Comment 12 Michel Dänzer 2017-08-23 01:20:17 UTC
(In reply to Janpieter Sollie from comment #11)
> disabling CIK support in my kernel and upgrading it to rc6 solved the
> problem.
> Probably CIK and SI are not really cooperating properly yet.

Weird, does rc6 still work with CIK support enabled?
Comment 13 Janpieter Sollie 2017-08-25 03:57:53 UTC
yes.
But I really think the problem is application-layer:
I do not see any errors in dmesg when running clinfo,
but when I run the application I'm developing, I see the following errors in dmesg:
[31637.263268] amdgpu 0000:41:00.0: AMD-Vi: Event logged [IO_PAGE_FAULT domain=0x0014 address=0x00000000ff9f4000 flags=0x0000]

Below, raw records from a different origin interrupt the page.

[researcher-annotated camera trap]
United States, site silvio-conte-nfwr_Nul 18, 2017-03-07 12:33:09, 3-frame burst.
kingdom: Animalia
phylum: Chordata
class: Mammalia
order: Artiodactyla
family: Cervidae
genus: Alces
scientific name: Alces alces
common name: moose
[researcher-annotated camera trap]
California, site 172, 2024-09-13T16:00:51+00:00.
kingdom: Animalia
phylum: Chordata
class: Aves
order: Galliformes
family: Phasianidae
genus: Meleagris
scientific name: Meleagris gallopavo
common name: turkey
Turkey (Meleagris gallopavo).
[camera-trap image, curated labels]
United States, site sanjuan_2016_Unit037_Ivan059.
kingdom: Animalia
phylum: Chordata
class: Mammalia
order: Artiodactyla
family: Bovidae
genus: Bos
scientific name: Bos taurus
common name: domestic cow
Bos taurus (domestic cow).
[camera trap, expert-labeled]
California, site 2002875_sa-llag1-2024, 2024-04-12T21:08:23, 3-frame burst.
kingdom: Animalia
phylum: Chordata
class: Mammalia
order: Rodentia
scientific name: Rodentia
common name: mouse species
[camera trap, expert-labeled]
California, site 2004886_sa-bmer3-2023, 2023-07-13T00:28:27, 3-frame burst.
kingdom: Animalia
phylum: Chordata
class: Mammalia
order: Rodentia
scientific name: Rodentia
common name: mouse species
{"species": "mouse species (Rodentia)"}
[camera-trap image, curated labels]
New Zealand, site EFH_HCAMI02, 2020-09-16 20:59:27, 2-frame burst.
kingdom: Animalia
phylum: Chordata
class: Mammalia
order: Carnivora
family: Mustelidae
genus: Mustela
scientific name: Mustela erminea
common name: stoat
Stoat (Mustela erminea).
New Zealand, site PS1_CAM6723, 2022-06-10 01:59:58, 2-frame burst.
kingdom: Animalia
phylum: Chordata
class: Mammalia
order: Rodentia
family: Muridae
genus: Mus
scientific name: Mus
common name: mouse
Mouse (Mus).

[31637.263379] amdgpu 0000:41:00.0: AMD-Vi: Event logged [IO_PAGE_FAULT domain=0x0014 address=0x00000000ff9e4000 flags=0x0000]
... and the application hangs
the interesting part here is: to make sure the driver does not "accidentally work", I added a polaris device to the system.  The amdgpu recognised the polaris, fiji and SI, but only the SI gives these faults.

do you know how I can figure out whether this is a kernel / midline / application layer problem?